**ENTRIES PROVIDED**
* Begin *
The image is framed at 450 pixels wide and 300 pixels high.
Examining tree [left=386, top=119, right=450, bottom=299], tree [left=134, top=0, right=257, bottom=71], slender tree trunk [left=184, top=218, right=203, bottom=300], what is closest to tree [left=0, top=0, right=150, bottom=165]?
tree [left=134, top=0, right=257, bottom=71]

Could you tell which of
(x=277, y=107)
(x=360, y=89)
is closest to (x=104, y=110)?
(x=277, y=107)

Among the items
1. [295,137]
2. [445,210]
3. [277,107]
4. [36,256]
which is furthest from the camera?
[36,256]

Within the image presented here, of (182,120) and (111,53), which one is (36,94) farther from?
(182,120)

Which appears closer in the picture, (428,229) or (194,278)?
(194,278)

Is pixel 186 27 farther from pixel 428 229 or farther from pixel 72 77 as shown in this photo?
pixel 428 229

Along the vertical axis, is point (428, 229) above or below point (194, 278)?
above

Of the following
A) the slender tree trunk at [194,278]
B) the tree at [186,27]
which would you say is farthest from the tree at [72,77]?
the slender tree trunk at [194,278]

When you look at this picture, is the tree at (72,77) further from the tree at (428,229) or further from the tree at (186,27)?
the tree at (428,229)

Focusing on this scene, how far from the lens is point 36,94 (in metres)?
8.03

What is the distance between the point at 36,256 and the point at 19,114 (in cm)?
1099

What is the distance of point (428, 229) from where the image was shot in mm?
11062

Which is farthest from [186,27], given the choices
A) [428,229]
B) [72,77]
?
* End *
**WRITTEN PROBLEM**
Recast every row above as a single numbered list, leaving out the blank lines.

**THE COMPLETED TASK**
1. The image is framed at 450 pixels wide and 300 pixels high.
2. Examining tree [left=386, top=119, right=450, bottom=299], tree [left=134, top=0, right=257, bottom=71], slender tree trunk [left=184, top=218, right=203, bottom=300], what is closest to tree [left=0, top=0, right=150, bottom=165]?
3. tree [left=134, top=0, right=257, bottom=71]
4. Could you tell which of
5. (x=277, y=107)
6. (x=360, y=89)
7. is closest to (x=104, y=110)?
8. (x=277, y=107)
9. Among the items
10. 1. [295,137]
11. 2. [445,210]
12. 3. [277,107]
13. 4. [36,256]
14. which is furthest from the camera?
15. [36,256]
16. Within the image presented here, of (182,120) and (111,53), which one is (36,94) farther from?
17. (182,120)
18. Which appears closer in the picture, (428,229) or (194,278)?
19. (194,278)
20. Is pixel 186 27 farther from pixel 428 229 or farther from pixel 72 77 as shown in this photo?
21. pixel 428 229
22. Along the vertical axis, is point (428, 229) above or below point (194, 278)?
23. above
24. Of the following
25. A) the slender tree trunk at [194,278]
26. B) the tree at [186,27]
27. which would you say is farthest from the tree at [72,77]?
28. the slender tree trunk at [194,278]
29. When you look at this picture, is the tree at (72,77) further from the tree at (428,229) or further from the tree at (186,27)?
30. the tree at (428,229)
31. Focusing on this scene, how far from the lens is point 36,94 (in metres)?
32. 8.03
33. What is the distance between the point at 36,256 and the point at 19,114 (in cm)?
34. 1099
35. What is the distance of point (428, 229) from where the image was shot in mm?
36. 11062
37. Which is farthest from [186,27], given the choices
38. A) [428,229]
39. B) [72,77]
40. ?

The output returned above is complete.